To take away the skull or to not take away the skull is a question that some doctors have when they are coming up with a care plan for a patient who suffered a severe traumatic brain injury. The risks of a partial craniectomy are considerable, but a new study shows that those risks might be worth the benefits.
The study was aimed at determining if a decompressive craniectomy could save lives and what sort of quality of life the brain injury patients could have after the surgery. The results of the study were pretty amazing.
More than 400 patients were randomly assigned either the surgery or no surgery as part of their treatment for a severe TBI. The death rate of the groups after six months was astounding. The group that had the surgery had a death rate of 27 percent. While that might seem astronomical, it really isn't when you compare it to the death rate of patients who didn't have the surgery. The death rate for that group was a whopping 49 percent.
On the flip side of that good news is that the study seemed to indicate that patients who have the surgery are more likely to remain in a vegetative state than those who don't have it.
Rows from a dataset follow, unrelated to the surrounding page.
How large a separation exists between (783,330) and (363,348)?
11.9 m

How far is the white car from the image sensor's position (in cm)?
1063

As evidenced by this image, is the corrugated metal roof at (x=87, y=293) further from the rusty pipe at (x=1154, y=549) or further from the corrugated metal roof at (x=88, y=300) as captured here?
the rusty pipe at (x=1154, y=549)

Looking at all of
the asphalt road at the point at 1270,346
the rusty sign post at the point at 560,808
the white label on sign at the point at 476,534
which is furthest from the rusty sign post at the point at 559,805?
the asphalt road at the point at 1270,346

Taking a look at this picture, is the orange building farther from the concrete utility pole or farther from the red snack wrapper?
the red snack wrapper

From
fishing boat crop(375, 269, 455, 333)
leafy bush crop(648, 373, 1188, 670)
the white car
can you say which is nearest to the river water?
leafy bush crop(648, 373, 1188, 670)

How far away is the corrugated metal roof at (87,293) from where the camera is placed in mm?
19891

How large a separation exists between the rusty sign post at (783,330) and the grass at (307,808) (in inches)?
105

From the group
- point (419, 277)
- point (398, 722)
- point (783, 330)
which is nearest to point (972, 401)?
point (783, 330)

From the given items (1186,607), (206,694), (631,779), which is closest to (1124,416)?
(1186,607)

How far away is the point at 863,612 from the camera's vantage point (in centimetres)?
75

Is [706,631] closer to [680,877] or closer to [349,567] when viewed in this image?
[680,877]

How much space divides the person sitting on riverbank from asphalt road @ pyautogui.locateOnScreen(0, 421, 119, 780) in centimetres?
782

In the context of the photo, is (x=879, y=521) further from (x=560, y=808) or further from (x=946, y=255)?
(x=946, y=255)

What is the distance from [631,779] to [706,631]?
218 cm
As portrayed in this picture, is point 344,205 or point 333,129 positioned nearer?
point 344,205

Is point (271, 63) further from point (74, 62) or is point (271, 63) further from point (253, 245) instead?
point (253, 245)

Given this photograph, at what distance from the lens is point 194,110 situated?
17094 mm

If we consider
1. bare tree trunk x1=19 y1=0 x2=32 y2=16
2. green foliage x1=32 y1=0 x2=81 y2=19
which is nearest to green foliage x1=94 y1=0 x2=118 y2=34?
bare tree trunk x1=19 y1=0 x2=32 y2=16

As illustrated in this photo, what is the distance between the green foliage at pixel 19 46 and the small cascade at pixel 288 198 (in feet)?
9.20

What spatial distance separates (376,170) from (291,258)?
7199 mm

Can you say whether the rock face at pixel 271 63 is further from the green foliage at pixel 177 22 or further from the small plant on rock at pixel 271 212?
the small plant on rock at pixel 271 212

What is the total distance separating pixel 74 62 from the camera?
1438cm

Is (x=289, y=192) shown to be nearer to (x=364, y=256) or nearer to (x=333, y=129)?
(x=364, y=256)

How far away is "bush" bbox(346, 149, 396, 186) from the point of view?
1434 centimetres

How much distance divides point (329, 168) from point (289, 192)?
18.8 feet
Only 2 percent of patients without the surgery were in a vegetative state six months after the injury, and 8.5 percent of patients who had the surgery remained in a vegetative state at that time.
It is difficult for a doctor to base a decision only on a study like this. It is crucial that doctors take all of the patient's case into account before deciding on a treatment. For some patients, seeking compensation might be the springboard they need to afford the medical care that can help them.